Written instruction —
Beneath this task is a listing; retype all of it exactly.
═════ Record list
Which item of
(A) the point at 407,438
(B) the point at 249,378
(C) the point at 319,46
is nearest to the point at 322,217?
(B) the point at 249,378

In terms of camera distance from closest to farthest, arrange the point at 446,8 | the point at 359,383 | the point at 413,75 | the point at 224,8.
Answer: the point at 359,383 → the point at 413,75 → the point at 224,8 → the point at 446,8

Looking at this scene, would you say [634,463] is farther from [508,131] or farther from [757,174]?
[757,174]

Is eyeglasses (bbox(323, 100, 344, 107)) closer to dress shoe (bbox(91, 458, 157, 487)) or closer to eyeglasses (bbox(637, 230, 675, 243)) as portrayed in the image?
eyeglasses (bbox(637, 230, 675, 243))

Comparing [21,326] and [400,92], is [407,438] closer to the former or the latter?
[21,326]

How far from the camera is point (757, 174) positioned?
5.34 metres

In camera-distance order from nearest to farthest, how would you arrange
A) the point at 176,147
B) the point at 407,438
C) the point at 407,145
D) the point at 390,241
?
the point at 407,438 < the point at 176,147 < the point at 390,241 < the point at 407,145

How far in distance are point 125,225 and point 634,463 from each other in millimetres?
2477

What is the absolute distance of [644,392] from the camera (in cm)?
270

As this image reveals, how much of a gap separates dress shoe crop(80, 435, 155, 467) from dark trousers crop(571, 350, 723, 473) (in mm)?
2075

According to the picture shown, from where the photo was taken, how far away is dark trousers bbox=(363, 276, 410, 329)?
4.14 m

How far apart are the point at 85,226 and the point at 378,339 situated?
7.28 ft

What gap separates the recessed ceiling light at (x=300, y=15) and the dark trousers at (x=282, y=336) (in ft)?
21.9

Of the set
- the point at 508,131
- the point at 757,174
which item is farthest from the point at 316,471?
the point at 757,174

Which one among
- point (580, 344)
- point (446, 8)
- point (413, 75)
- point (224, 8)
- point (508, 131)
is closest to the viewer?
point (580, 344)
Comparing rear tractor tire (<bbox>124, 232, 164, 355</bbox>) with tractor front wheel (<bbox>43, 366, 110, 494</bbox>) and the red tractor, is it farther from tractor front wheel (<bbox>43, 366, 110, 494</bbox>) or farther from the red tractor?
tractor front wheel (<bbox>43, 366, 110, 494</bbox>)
══════════
Answer to this task —
Which item of
(A) the point at 407,438
(B) the point at 249,378
(C) the point at 319,46
is nearest to the point at 322,217?
(B) the point at 249,378

In terms of camera distance from closest to farthest, arrange the point at 446,8 | the point at 359,383 | the point at 413,75 | the point at 224,8.
Answer: the point at 359,383 → the point at 413,75 → the point at 224,8 → the point at 446,8

Looking at this scene, would you say [634,463] is farther from [508,131] or farther from [757,174]?
[757,174]

Is eyeglasses (bbox(323, 100, 344, 107)) closer to dress shoe (bbox(91, 458, 157, 487)) or closer to eyeglasses (bbox(637, 230, 675, 243)) as portrayed in the image?
eyeglasses (bbox(637, 230, 675, 243))

Comparing [21,326] and [400,92], is [407,438] closer to the former or the latter?
[21,326]

How far from the camera is point (757, 174) positioned?
5.34 metres

In camera-distance order from nearest to farthest, how would you arrange
A) the point at 176,147
B) the point at 407,438
C) the point at 407,145
D) the point at 390,241
?
the point at 407,438 < the point at 176,147 < the point at 390,241 < the point at 407,145

How far in distance are point 125,225 and point 634,463 from each other in millimetres?
2477

What is the absolute distance of [644,392] from the camera (in cm)?
270

As this image reveals, how much of a gap separates dress shoe crop(80, 435, 155, 467) from dark trousers crop(571, 350, 723, 473) (in mm)?
2075

According to the picture shown, from where the photo was taken, how far away is dark trousers bbox=(363, 276, 410, 329)?
4.14 m

How far apart are the point at 85,226 and the point at 378,339 situated?
7.28 ft

What gap separates the recessed ceiling light at (x=300, y=15) and the dark trousers at (x=282, y=336) (in ft)?
21.9

Of the set
- the point at 508,131
- the point at 757,174
which item is farthest from the point at 316,471?
the point at 757,174

Which one among
- point (580, 344)
- point (446, 8)
- point (413, 75)
- point (224, 8)
- point (508, 131)
is closest to the viewer?
point (580, 344)
Comparing rear tractor tire (<bbox>124, 232, 164, 355</bbox>) with tractor front wheel (<bbox>43, 366, 110, 494</bbox>) and the red tractor, is it farther from tractor front wheel (<bbox>43, 366, 110, 494</bbox>) or farther from the red tractor?
tractor front wheel (<bbox>43, 366, 110, 494</bbox>)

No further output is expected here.